# wrists clicking/popping during upwards rows... any advice?



## Big G (Nov 12, 2007)

Just like the title says... when I do upwards rows my wrists click/pop like they're dislocating/relocating or something. It bugs me. I've tried altering the width of my grip on the bar but they still do it, especially as I increase the weight. This time my left wrist did it and it felt like it momentarily pinched a nerve. I'd like to increase the weight (85lb 3x6 is easy enough, if not for my wrists) but I'm afraid to. 

Any thoughts?


----------



## KeenanB13 (Nov 12, 2007)

Try getting on a fish oil supplement, it aids tendonitis and stiff joints with the fatty oils it provides. Take that for about 4-6 weeks if you want to give it a try and see how that works. You can get 100 pills for about $9.49 here at Rite Aid, so the're not to pricey.


----------



## Witchblade (Nov 12, 2007)

Stop doing them.


----------



## MCx2 (Nov 12, 2007)

Witchblade said:


> Stop doing them.


 
I second that. 

I assume we're talking about upright rows? I would ditch them whether they hurt you or not, I've never benefited from them and I don't know anyone personally that has.


----------



## tucker01 (Nov 12, 2007)

Does it hurt or is it just a clicking sound?


----------



## highpockets (Nov 12, 2007)

Stop for awhile then try it again at a later date. Wrist wraps have helped me with the same kind of problem. Bought some cheap ones at Dick's, elastic and velcro, nothing fancy but they work. In addition to the fish oil from above, maybe try some joint aid.


----------



## DOMS (Nov 12, 2007)

I've got four:

1. Glucosaime: When I started benching, I had a clicking noise in my right shoulder.  One of IM's members told me to use this.  About 5 weeks after I started to take it, the noises stopped.

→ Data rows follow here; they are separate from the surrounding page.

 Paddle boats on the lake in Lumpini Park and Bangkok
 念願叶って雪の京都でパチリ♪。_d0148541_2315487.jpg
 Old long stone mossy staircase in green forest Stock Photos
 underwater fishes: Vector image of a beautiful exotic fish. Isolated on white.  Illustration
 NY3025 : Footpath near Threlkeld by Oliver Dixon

2. Alternative: Have you tried DB Upright Rows? They're a whole different animal than the BB type.  Plus, they're easier on the wrists.

3. Man Up: If you like them, and you don't feel any pain, stay with them.

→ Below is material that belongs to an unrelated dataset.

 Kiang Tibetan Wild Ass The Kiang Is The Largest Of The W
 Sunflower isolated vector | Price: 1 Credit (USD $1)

4. Stop: Stop doing them, especially if you feel any pain.  There are other exercises that you can replace this with.


----------



## BulkMeUp (Nov 12, 2007)

I dont think FOC's will help with this. Glucosamine will help. Be patient though, it takes 4-6 weeks to see results.


----------



## Big G (Nov 13, 2007)

1. I've been taking fish oil and glucosamine/chondroitin daily for about a year already. 
2. There's no pain, but it feels like it kind-of dislocates on the way up and again on the way down. Like when someone pulls your finger or something. Like an inaudible pop/click inside my wrist, that doesn't pop/click back into place until I lower it back down again.
3. I never used wrist wraps. I heard they prohibit wrist muscle development.I don't want to have to start using them really.
5. Never tried upright DB rows. I guess I could.
6. What would be good alternate exercises?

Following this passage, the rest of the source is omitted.